This is the rewriting of the last post*1 especially for Windows user. Although GitHub providing source code introduces building with CMake*2, this post uses Visual Studio instead.
CPU for evaluation is Intel Core i7-6700T. This is the relatively slower model with low-energy consumption. responses are not smooth, but output performance is enough sufficient without being waited.
It is realized that the key for performance and accuracy is the size of model.
Downloading source code and model
Downloading source code from GitHub, and extract it to any folder, example the the next folder. This folder is called "working folder" in this post.
G:\work\alpaca\
And following the instruction there*3, download Alpaca 7B model. The size of this model is 4GB. GitHub introduces following methods to download it. BitTorrent was used in this post.
Building execution file
Building execution file with Visual Studio.
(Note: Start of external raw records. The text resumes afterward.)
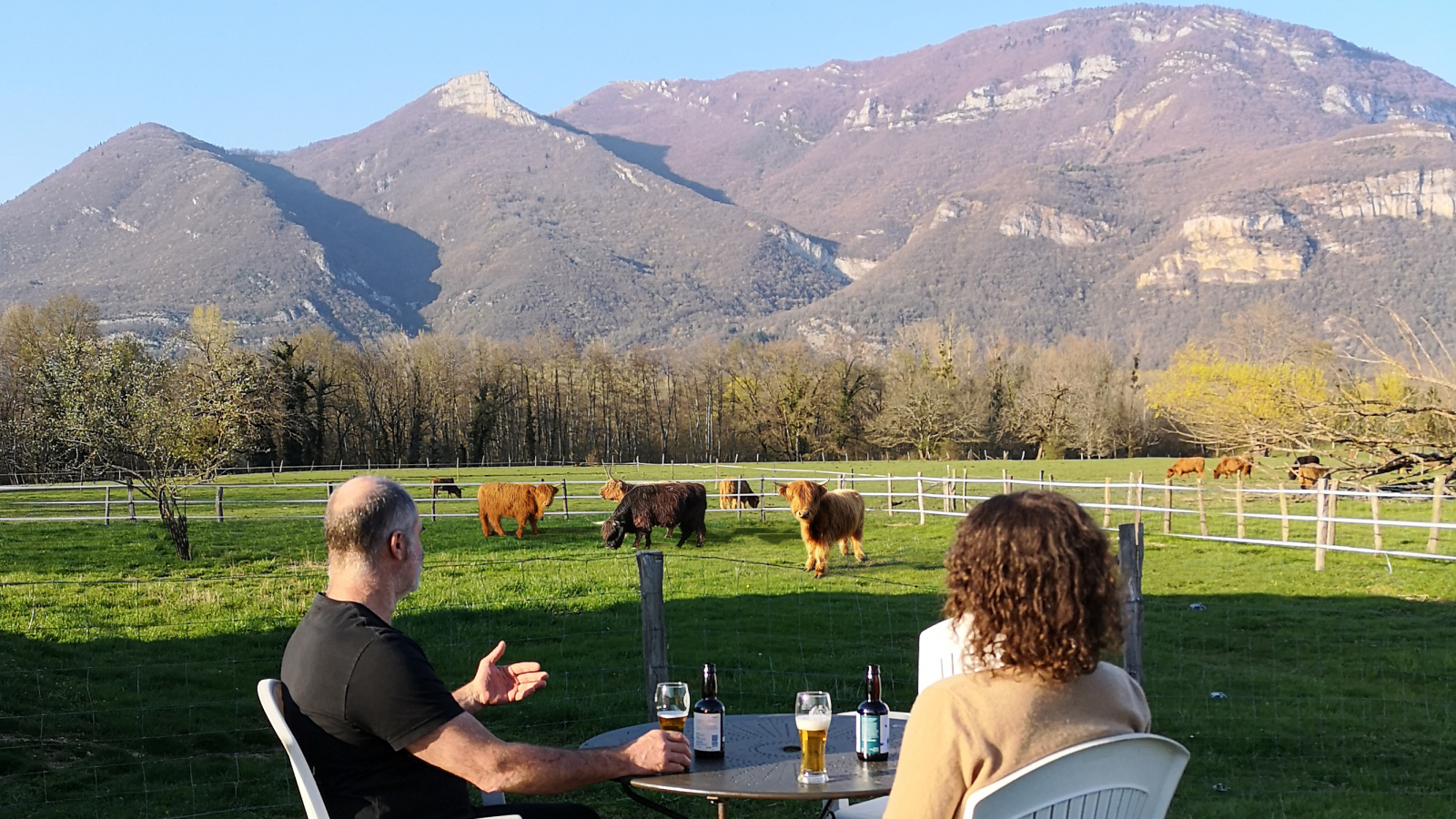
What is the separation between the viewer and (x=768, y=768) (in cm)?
312

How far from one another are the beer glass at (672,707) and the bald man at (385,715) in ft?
0.52

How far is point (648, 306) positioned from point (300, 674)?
15724cm

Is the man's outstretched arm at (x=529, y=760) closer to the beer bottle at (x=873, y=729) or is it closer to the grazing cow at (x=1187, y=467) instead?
the beer bottle at (x=873, y=729)

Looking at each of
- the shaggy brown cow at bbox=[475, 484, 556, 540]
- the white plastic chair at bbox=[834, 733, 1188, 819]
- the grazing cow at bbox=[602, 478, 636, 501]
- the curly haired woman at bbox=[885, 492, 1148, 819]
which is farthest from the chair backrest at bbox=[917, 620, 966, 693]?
the grazing cow at bbox=[602, 478, 636, 501]

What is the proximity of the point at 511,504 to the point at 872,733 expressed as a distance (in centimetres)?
1908

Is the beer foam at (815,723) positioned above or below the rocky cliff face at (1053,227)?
below

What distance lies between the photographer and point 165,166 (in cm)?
19875

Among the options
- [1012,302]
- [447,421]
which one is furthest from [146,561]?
[1012,302]

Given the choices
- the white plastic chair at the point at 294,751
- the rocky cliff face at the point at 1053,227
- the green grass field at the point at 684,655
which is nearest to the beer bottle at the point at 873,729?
the white plastic chair at the point at 294,751

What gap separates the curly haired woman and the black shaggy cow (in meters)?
17.2

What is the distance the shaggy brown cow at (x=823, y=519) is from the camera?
1552 cm

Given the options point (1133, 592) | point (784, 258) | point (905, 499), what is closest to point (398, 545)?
point (1133, 592)

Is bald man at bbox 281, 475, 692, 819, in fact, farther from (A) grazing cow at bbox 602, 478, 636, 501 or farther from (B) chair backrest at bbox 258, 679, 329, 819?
(A) grazing cow at bbox 602, 478, 636, 501

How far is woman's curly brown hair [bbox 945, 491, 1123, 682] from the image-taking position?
7.27ft
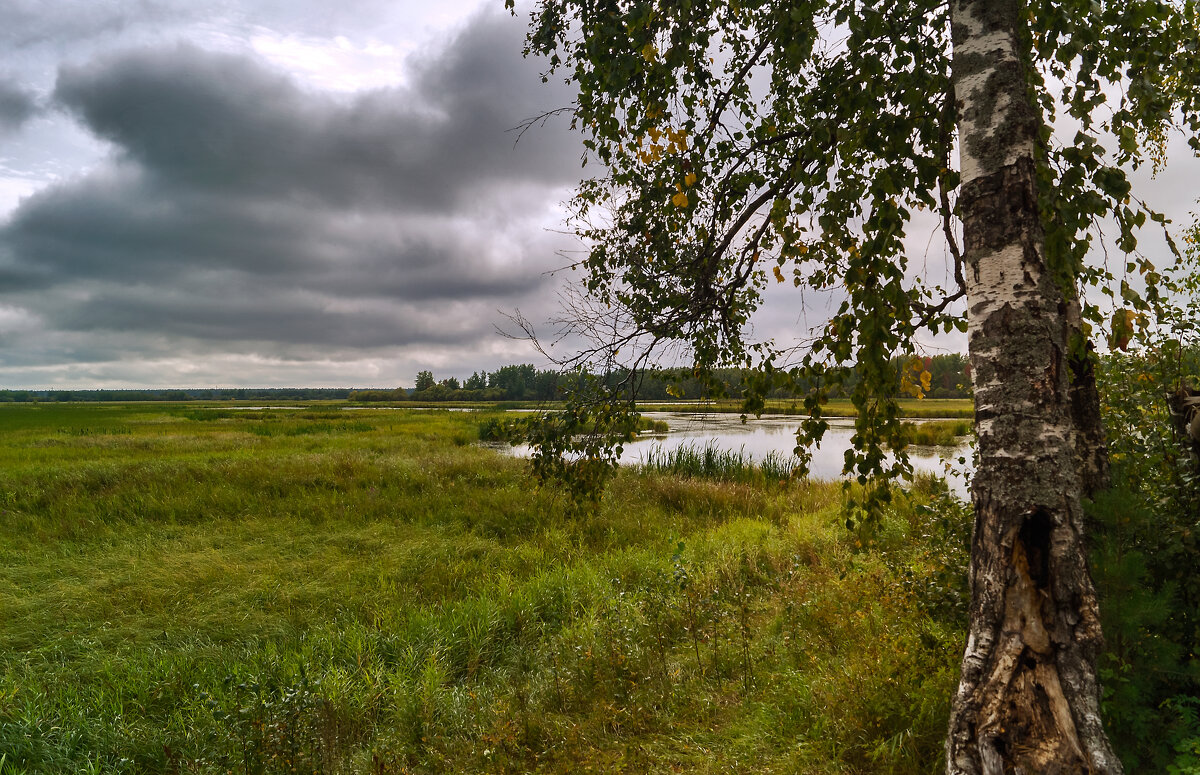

Version in this post is "Visual Studio 2022 Version 17.5.3".
Run Visual Studio
- Open the working folder in Explorer, open the context menu with right clicking
- Select "Open Visual Studio" from the menu
- Select "CMake settings editor"
CMake configuration
- Open "CMake Settings"
- Select "Release" at "Configuration type"
Build
- Right click "CMakeLists.txt" at solution explorer, and open context menu
- Select "Build", then new CMake is generated
- Select "Build" again, then release build of chat.exe is generated
After the 2nd build, chat.exe is generated in the next folder.
G:\work\alpaca\out\build\x64-Debug\
Run chat.exe
Save chat.exe and Alpaca 7B model in a common folder, example the next folder in this post.
P:\myapp\alpaca\
chat.exe prepares command options as
-n | the number of token in other words, amount of responds word. |
-s | seed of random number |
-t | the number of thread |
The next command assignes 8 CPU cores for chat.exe.
cd P:\myapp\alpaca\ .\chat.exe -t 8
The next image shows the usage of CPU and RAM during prediction. CPU is almost busy, but RAM still has spare.
Asking synopsis of "Star Wars", chat.exe answered as following images. Although output is inaccurate and inconsistent due to size of the model, even the 6th gen Intel core can output such amount of responses without waiting.